After machine (hopefully!) boot to the new kernel, check in dmesg if the quirk is there:
#$ dmesg|grep QUIRK
[0.813486] QUIRK: XHCI_AVOID_BEI

If you can see that output ("QUIRK: XHCI_AVOID_BEI"), then the quirk was applied.
Now, just need to try to reproduce the issue again.

Thanks a lot,

Guilherme

imperia (imperia777) wrote :

Hello,

I am unable to test with the kernel you provided, because my tuner card doesn't have driver in mainline kernel tree. So I have to compile it myself and I need kernel headers for this.

So I compiled kernel 4.16 from debian linux-source-4.16 package and applied the patch you provided:

From dd0375ffba55172194999d40b35344e9dc2682df Mon Sep 17 00:00:00 2001
From: "Guilherme G. Piccoli" <email address hidden>
Date: Wed, 11 Apr 2018 11:04:13 +0000
Subject: [PATCH] xhci: Add quirk to ASMedia 0x1242 adapter to avoid BEI

Signed-off-by: Guilherme G. Piccoli <email address hidden>
---
 drivers/usb/host/xhci-pci.c | 6 ++++++
 1 file changed, 6 insertions(+)

diff --git a/drivers/usb/host/xhci-pci.c b/drivers/usb/host/xhci-pci.c
index d9f831b..0654461 100644
--- a/drivers/usb/host/xhci-pci.c
+++ b/drivers/usb/host/xhci-pci.c
@@ -213,6 +213,12 @@ static void xhci_pci_quirks(struct device *dev, struct xhci_hcd *xhci)
                xhci->quirks |= XHCI_TRUST_TX_LENGTH;

        if (pdev->vendor == PCI_VENDOR_ID_ASMEDIA &&
+ pdev->device == 0x1242) {
+ xhci->quirks |= XHCI_AVOID_BEI;
+ pr_warn("QUIRK: XHCI_AVOID_BEI");
+ }
+
+ if (pdev->vendor == PCI_VENDOR_ID_ASMEDIA &&
                pdev->device == PCI_DEVICE_ID_ASMEDIA_1042A_XHCI)
                xhci->quirks |= XHCI_ASMEDIA_MODIFY_FLOWCONTROL;

--
2.7.4

Compiled my tuner card driver now and I am testing.

This bug was nominated against a series that is no longer supported, ie artful. The bug task representing the artful nomination is being closed as Won't Fix.

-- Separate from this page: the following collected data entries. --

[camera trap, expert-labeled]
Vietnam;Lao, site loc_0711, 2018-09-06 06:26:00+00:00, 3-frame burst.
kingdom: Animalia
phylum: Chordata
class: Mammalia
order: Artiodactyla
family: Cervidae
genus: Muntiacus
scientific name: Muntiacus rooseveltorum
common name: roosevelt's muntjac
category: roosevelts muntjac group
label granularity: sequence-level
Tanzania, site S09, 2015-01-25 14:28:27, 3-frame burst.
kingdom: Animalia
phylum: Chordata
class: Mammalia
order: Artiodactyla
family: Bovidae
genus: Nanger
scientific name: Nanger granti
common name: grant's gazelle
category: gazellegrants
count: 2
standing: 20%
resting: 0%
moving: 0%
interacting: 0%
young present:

This change has been made by an automated script, maintained by the Ubuntu Kernel Team.

Changed in linux (Ubuntu Artful):
status: In Progress → Won't Fix
imperia (imperia777) wrote :

this is dmidecode output of my machine, in case the fix is FW related, it may be useful in order to contact the motherboard vendor

Roy Thompson (royt77) wrote :

I am running into this same issue with an ASMedia 2142 USB board. Was a fix ever identified?

Hi Roy, thanks for the report. What is your motherboard? What kernel are you running? And what tests are triggering this issue for you?
If you have logs, it'll be pretty useful.

Maybe it's a similar but different case..or the logs may help to confirm it's exact the same issue.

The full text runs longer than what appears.